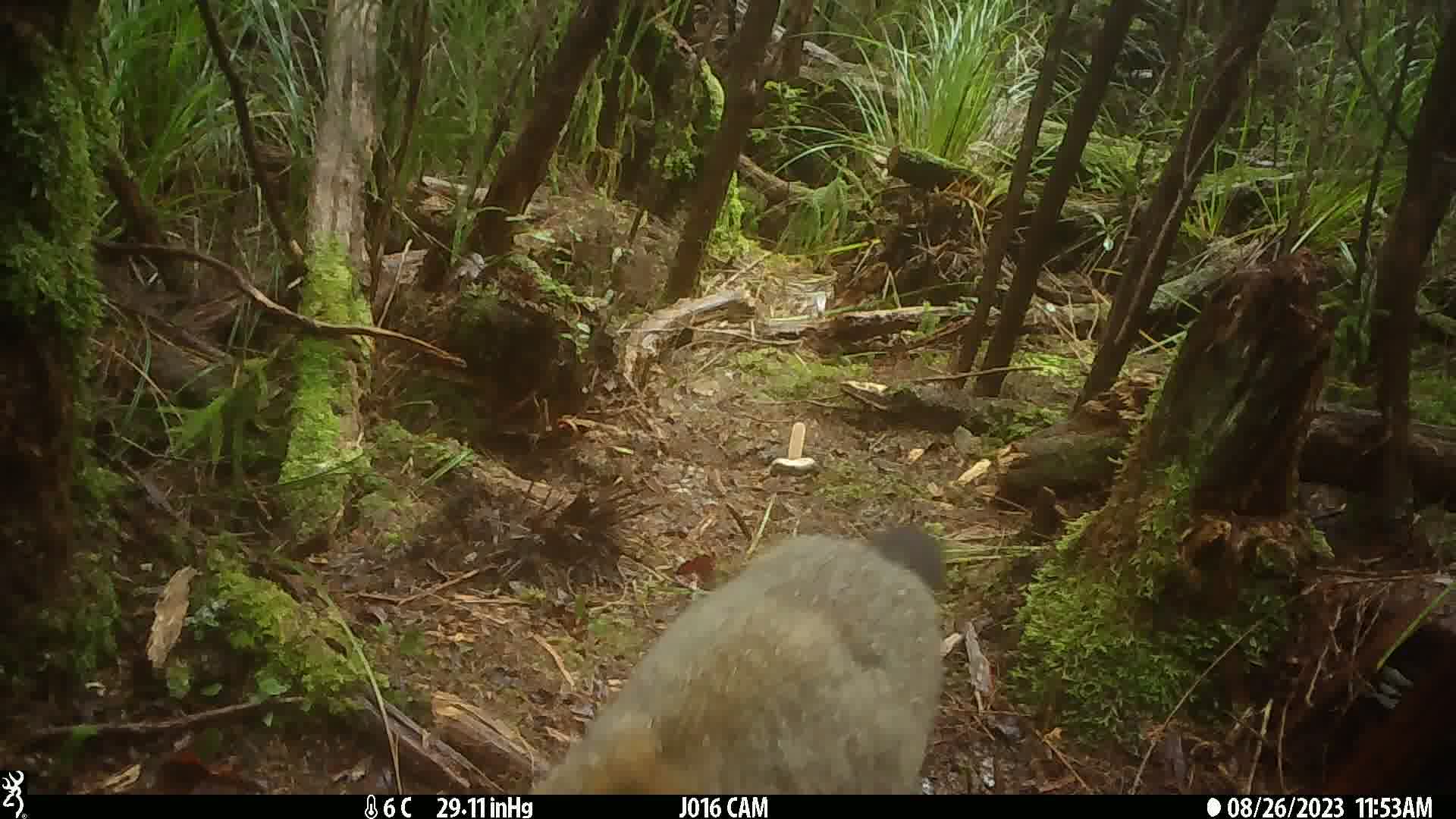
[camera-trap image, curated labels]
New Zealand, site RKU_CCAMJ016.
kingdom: Animalia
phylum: Chordata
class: Mammalia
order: Diprotodontia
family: Phalangeridae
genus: Trichosurus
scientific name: Trichosurus vulpecula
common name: common brushtail possum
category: possum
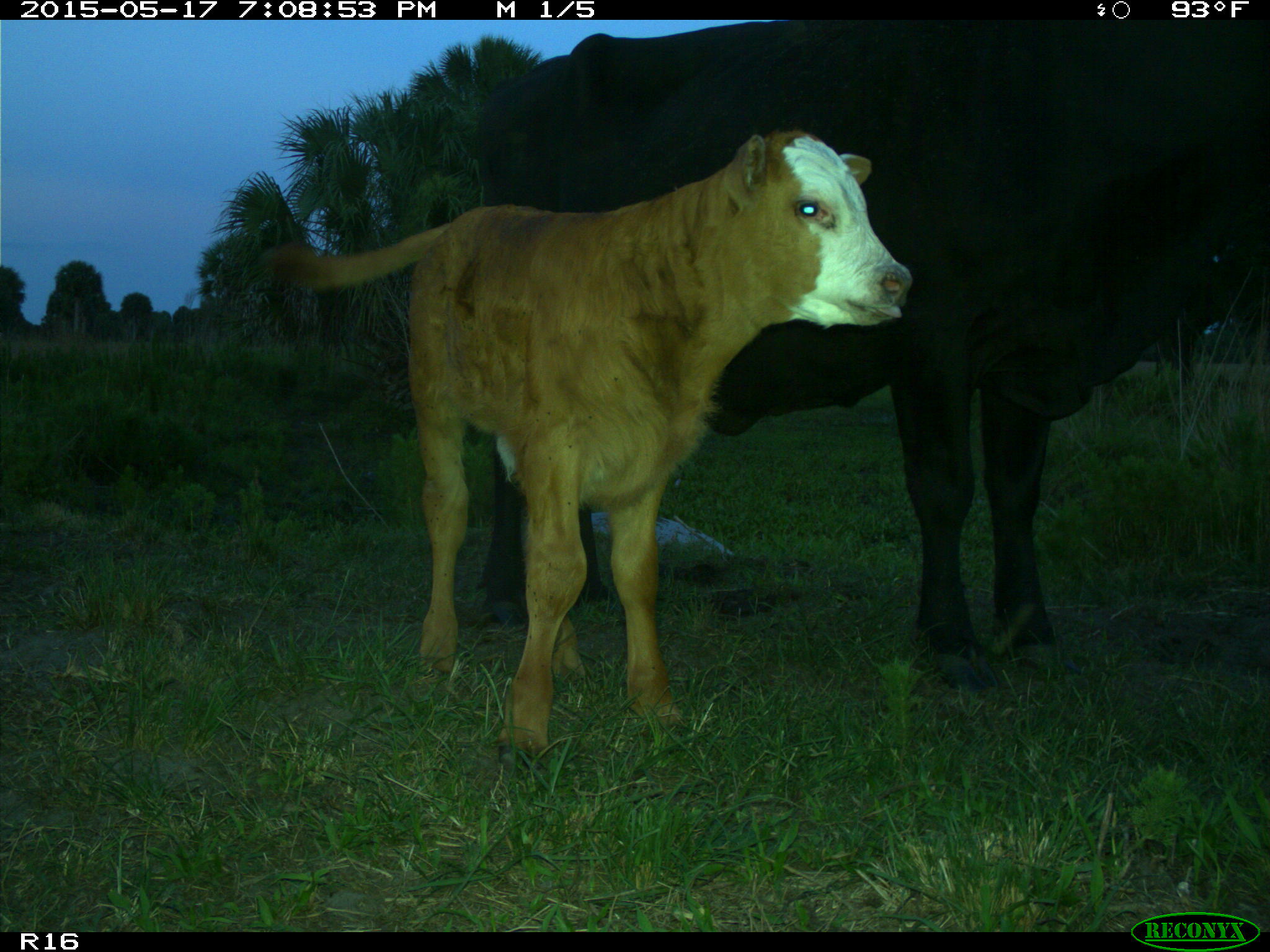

○ ○ ○ ○ ○ ○ ○

→ YOUR OBJECTIVE: Repeat the material exactly and drop each image.

→ OUTPUT OF THE EXERCISE:
[camera-trap image, curated labels]
New Zealand, site RKU_CCAMJ016.
kingdom: Animalia
phylum: Chordata
class: Mammalia
order: Diprotodontia
family: Phalangeridae
genus: Trichosurus
scientific name: Trichosurus vulpecula
common name: common brushtail possum
category: possum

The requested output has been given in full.